Despite including a request for the area’s legislators to sponsor the bills in this year’s General Assembly session, the City Council is divided on the idea of allowing speed cameras, which would function in a manner similar to red-light cameras.
In November, Mayor Mike Signer said the speed cameras could make enforcement of those laws too robotic, and expressed concern that there could be a “moral hazard” in collecting revenue from the citations that are issued when motorists are caught speeding.
Councilor Kristin Szakos shared similar concerns, saying those penalties could disproportionately affect low-income drivers.
Fenwick and Councilor Wes Bellamy supported the idea of at least asking Toscano and Deeds to propose the bills.
Councilor Kathy Galvin, however, said she would fully support the measure.
“I really find we’re at a crisis moment right now because of the callousness of people in their cars who have no clue these are dangerous, dangerous weapons,” she said in November about speeding cars. “We have to do something.”
Toscano said it’s hard to predict the likelihood of the bill passing, but said he feels good that Reynolds, Chase and other residents have been able to provide evidence to support the measure.

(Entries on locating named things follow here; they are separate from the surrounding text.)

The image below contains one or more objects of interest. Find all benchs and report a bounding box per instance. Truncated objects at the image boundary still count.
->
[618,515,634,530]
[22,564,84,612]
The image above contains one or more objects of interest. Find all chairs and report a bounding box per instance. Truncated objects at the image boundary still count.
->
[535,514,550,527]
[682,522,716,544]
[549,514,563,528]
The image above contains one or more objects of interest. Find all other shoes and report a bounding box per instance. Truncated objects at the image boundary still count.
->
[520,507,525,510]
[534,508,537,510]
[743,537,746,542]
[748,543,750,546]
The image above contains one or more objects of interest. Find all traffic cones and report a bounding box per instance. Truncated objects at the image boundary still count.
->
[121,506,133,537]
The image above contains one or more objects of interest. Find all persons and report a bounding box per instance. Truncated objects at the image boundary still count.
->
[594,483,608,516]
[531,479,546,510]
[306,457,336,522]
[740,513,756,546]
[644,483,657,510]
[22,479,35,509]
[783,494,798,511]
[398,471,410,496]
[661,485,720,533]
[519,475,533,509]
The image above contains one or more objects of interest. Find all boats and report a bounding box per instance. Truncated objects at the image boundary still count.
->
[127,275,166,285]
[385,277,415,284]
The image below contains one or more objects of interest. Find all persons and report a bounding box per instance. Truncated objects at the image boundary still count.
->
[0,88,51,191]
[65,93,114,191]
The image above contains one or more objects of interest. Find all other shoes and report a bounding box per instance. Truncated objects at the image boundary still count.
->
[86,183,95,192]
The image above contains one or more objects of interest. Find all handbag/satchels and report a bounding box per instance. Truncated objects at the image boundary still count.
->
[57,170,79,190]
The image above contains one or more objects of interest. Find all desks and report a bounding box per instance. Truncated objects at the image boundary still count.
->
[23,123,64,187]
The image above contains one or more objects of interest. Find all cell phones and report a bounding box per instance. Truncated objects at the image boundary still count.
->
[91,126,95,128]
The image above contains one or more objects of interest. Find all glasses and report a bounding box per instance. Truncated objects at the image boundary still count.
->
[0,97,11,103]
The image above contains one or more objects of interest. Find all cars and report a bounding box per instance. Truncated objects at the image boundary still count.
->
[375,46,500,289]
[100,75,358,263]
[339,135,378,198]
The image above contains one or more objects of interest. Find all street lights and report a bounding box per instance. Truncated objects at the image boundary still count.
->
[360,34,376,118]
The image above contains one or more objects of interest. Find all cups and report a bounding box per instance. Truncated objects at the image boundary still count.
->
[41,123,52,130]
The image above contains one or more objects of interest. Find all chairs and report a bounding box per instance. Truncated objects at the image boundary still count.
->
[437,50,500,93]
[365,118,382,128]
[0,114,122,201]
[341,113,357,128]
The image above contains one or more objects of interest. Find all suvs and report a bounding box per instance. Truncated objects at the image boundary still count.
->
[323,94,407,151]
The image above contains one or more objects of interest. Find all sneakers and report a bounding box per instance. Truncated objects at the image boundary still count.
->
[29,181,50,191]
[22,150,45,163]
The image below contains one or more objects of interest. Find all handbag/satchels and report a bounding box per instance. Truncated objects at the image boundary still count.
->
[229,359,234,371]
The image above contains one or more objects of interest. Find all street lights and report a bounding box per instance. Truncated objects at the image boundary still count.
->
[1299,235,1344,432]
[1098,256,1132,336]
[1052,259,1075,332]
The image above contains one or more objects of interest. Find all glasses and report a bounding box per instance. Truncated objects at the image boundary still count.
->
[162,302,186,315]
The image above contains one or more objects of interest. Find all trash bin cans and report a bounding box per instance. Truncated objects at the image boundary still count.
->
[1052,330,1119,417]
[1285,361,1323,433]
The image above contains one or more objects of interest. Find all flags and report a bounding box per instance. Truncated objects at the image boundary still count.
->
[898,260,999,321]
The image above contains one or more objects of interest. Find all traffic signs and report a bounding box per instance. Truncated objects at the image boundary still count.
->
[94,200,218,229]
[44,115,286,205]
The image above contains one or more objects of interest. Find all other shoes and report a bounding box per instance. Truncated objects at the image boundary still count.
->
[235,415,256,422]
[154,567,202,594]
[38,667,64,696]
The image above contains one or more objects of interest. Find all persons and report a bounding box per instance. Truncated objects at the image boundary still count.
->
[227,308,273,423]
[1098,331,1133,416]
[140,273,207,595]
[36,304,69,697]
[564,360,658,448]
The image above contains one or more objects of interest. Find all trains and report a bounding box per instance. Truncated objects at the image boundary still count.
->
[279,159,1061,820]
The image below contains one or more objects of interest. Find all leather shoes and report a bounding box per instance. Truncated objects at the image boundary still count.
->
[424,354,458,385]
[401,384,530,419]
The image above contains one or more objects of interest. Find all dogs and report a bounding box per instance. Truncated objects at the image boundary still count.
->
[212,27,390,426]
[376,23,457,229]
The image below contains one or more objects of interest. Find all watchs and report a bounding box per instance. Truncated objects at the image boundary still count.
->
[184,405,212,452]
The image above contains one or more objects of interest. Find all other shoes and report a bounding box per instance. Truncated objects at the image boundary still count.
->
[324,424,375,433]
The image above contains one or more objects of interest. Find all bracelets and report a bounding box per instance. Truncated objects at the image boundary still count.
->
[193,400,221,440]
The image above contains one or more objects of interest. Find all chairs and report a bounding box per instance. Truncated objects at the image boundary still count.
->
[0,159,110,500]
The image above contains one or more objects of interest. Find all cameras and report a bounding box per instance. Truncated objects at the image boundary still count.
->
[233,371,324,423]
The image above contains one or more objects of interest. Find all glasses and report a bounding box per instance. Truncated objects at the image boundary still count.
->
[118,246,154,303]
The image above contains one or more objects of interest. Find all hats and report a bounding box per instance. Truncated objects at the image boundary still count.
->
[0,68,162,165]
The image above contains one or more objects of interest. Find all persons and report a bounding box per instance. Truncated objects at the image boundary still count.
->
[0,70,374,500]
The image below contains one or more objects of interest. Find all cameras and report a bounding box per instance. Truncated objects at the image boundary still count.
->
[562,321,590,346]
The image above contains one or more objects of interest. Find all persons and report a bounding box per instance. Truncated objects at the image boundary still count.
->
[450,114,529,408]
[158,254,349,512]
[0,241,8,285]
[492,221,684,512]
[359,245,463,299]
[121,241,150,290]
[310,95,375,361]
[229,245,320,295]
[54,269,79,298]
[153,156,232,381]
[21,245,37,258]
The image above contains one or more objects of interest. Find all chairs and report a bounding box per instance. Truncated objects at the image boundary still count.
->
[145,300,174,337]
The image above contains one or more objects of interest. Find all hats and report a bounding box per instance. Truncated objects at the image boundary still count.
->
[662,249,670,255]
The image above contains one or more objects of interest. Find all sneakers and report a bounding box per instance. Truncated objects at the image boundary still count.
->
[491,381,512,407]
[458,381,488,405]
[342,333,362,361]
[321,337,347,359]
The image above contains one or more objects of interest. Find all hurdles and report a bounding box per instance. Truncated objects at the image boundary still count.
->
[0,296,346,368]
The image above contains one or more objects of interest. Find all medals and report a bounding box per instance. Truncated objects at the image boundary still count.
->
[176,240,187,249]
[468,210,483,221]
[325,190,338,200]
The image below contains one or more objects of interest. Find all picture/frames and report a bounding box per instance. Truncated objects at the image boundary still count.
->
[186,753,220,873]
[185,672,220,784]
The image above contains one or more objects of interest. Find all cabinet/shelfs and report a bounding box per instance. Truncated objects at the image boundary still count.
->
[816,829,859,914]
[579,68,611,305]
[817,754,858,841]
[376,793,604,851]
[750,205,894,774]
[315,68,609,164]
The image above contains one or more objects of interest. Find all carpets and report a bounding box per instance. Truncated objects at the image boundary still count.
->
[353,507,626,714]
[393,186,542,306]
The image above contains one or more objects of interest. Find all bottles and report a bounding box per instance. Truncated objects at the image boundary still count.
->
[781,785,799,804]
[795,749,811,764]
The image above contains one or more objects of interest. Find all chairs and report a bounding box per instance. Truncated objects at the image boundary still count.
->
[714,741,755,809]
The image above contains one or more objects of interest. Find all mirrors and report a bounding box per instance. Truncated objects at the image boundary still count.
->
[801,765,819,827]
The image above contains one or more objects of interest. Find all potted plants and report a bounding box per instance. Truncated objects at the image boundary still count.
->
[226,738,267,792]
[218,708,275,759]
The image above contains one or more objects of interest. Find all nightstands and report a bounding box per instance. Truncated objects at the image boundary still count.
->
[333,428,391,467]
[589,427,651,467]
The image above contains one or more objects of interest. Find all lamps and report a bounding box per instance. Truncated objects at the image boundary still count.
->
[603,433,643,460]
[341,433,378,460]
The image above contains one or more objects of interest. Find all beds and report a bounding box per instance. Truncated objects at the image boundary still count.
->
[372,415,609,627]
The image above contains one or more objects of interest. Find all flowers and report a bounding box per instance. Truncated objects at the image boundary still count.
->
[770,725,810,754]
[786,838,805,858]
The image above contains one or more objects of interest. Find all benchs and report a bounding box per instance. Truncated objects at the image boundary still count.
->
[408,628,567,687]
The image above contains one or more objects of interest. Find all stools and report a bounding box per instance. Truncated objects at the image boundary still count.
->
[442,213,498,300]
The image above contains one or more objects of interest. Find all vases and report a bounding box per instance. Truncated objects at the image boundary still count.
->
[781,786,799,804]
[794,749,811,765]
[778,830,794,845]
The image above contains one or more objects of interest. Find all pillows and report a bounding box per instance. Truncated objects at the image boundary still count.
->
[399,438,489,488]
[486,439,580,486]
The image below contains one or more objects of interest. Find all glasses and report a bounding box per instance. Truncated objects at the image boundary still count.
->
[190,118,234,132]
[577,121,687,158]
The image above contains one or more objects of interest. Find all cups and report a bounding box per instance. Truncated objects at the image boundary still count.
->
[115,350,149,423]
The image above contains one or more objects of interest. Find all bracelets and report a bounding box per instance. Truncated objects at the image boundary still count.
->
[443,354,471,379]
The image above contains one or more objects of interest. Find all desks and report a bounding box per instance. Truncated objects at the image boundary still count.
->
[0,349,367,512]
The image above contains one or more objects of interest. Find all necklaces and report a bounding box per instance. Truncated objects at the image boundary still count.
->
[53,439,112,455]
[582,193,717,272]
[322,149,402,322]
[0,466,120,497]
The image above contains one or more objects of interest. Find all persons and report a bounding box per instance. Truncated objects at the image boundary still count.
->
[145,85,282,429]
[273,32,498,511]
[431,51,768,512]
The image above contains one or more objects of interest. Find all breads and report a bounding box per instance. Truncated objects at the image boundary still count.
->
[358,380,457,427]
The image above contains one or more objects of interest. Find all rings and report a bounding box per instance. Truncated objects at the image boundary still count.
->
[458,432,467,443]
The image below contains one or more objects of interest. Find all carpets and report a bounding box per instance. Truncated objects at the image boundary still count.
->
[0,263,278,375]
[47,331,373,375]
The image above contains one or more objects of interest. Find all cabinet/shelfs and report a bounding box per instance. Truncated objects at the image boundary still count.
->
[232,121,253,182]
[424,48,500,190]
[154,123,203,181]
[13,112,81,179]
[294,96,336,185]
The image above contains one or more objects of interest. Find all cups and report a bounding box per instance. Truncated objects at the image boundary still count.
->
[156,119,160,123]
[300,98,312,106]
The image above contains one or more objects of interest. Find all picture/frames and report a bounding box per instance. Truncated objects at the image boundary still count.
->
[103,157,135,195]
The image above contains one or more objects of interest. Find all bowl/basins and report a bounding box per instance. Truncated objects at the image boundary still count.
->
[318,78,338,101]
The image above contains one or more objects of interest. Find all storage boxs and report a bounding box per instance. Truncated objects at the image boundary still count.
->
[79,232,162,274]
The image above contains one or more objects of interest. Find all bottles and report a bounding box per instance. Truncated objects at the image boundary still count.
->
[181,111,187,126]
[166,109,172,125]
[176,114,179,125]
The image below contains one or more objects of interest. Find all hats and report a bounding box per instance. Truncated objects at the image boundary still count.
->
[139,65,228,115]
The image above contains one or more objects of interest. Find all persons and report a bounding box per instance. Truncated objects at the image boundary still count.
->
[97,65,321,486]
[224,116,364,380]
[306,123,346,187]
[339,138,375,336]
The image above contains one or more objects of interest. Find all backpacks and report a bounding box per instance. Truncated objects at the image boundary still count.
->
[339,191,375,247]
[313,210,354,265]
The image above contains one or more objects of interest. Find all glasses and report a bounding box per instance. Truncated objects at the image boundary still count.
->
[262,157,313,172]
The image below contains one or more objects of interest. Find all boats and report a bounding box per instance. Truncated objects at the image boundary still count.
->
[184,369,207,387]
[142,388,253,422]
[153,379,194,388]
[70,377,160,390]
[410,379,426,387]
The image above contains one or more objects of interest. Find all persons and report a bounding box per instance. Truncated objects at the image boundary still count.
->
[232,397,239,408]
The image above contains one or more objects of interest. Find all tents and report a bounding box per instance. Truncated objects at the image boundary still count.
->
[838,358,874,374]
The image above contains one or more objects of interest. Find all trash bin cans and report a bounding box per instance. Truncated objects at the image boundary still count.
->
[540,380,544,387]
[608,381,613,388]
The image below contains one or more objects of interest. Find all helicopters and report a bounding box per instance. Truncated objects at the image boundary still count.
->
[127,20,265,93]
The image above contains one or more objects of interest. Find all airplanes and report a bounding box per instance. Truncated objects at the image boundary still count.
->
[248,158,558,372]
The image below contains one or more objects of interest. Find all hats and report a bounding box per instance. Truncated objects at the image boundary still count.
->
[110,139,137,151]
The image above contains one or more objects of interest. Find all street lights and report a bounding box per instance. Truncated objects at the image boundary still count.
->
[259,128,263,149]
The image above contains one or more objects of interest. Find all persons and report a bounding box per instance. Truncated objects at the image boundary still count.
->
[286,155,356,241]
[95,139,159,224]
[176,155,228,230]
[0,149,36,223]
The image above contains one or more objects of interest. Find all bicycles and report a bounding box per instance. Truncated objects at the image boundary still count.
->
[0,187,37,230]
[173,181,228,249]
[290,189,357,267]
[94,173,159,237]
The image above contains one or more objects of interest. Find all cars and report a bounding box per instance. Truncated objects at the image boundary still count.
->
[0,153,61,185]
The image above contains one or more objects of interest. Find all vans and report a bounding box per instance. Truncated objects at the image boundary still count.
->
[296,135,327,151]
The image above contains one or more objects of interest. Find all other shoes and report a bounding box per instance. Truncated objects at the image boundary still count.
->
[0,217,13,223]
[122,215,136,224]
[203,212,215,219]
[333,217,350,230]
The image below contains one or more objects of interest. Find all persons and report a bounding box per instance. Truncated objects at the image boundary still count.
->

“In this case, we have technical data to back the proposal,” Toscano said. “It’s not just simply hoping we can do a better job monitoring speed. We actually have evidence of how this equipment would work.”
The bill also could see a boost from law enforcement officials who support the measure, Toscano said.
“At this time, we are interested in seeking the enabling legislation for speed cameras so that in the future we can research whether they are an appropriate enforcement tool for residential areas and school zones in the city of Charlottesville,” city police spokesman Lt. Steve Upman said.
Col. Thierry G. Dupuis, Chesterfield County’s police chief and president of the Virginia Association of Chiefs of Police, said the association supports the bill.
“The VACP supports legislation which would enhance safety efforts in higher-risk areas, as outlined by the proposed legislation,” he said.